PROBLEMS TO WORK ON:
**1)** According to the text on selling annuity income, how long is the proposed cancellation period for sellers?
**2)** Write the next part of the text on selling annuity income, picking up after its final sentence.

TEXT EXCERPT:
+ + + +

Christopher Woolard, director of strategy and competition at the FCA, said: "We recognise that some consumers may be particularly vulnerable.

"We have set out proposed rules and guidance that will help ensure that consumers have an appropriate degree of protection should they decide to sell their annuity income."

Those proposals include:

  • A requirement for sellers to seek financial advice for annuities over a certain value
  • An extension to the government-backed, free Pensions Advisory Service
  • Sellers to be given specific warnings of the risks early in the selling process
  • Consent to be gained by a broker from anyone else who would benefit from the annuity, such as a spouse, before it is sold
  • Brokers and advisers to set out their charges upfront to customers
  • A 14-day cancellation period and access to the Financial Ombudsman if sellers are unhappy

Tom McPhail, head of retirement policy at Hargreaves Lansdown, said: "This is a complex market to create from scratch; however, we know that many annuity holders will be interested in trading in their income for a lump sum.

+ + + +

[Data excerpts]
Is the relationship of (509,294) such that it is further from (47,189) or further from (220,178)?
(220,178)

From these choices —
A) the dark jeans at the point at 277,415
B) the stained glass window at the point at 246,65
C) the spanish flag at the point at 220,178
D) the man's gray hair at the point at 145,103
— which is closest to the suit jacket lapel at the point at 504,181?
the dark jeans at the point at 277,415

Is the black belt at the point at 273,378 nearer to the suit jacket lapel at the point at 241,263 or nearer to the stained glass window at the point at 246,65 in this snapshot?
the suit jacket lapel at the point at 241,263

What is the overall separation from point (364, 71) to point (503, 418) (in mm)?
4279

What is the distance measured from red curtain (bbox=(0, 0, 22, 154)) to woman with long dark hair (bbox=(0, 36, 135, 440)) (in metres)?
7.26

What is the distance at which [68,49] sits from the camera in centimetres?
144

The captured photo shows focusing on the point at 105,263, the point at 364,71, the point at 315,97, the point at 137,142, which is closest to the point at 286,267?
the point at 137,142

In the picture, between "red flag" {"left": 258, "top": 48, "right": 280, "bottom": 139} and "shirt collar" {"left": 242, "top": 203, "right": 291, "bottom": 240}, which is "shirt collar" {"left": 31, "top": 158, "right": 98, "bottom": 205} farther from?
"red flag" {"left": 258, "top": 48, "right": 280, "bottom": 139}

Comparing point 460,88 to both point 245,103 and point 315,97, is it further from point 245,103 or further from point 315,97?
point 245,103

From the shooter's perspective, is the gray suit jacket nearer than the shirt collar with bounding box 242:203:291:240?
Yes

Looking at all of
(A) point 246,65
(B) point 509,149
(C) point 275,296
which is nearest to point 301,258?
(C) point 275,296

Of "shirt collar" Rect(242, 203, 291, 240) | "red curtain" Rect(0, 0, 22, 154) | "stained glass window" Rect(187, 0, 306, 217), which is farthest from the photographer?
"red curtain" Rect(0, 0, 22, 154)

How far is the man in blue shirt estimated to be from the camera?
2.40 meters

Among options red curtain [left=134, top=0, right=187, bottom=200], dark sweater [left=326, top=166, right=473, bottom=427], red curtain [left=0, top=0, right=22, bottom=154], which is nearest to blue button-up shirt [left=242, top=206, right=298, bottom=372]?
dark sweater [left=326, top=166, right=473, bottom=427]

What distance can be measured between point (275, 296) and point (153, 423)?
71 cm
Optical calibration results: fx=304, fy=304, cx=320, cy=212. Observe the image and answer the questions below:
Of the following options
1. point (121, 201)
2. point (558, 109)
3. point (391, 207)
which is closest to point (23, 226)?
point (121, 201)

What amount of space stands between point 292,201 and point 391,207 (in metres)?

+ + + +

RESULTS OF THE EXERCISE:
**1)** 14 days.

**2)**
"The FCA has come up with a good package of measures to try and protect investors, while also giving them the freedom to manage their own money."

Others are more sceptical.

"There are a number of missing pieces to make this brand new market work efficiently," said Steven Cameron, pensions director at Aegon.

"There is no central point for consumers to offer up their annuity to a range of buyers, with consumers instead being encouraged to approach each buyer separately to get the best deal.

"Each potential buyer may demand their own medical evidence which will be timely and costly."

The Association of British Insurers said there was a number of issues to work through in "limited" time before April 2017.